[The data]
═══

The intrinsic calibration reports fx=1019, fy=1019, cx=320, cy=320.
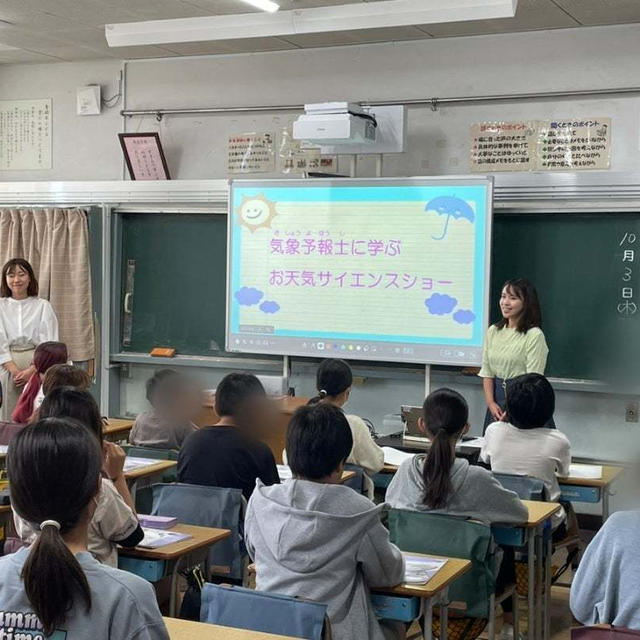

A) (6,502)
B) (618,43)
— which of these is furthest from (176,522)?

═══

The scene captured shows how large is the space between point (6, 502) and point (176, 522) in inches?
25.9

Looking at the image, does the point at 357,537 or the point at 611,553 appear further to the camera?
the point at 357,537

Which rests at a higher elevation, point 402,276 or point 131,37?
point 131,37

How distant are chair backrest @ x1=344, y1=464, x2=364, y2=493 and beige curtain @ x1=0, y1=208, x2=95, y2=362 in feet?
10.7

═══

[Exercise requirements]
Retype everything from the line that contains "The intrinsic calibration" down to the line that contains "furthest from (176,522)?", both of those lines included, with no picture placeholders in your answer.

[Solved problem]
The intrinsic calibration reports fx=1019, fy=1019, cx=320, cy=320.

A) (6,502)
B) (618,43)
— which of these is furthest from (176,522)?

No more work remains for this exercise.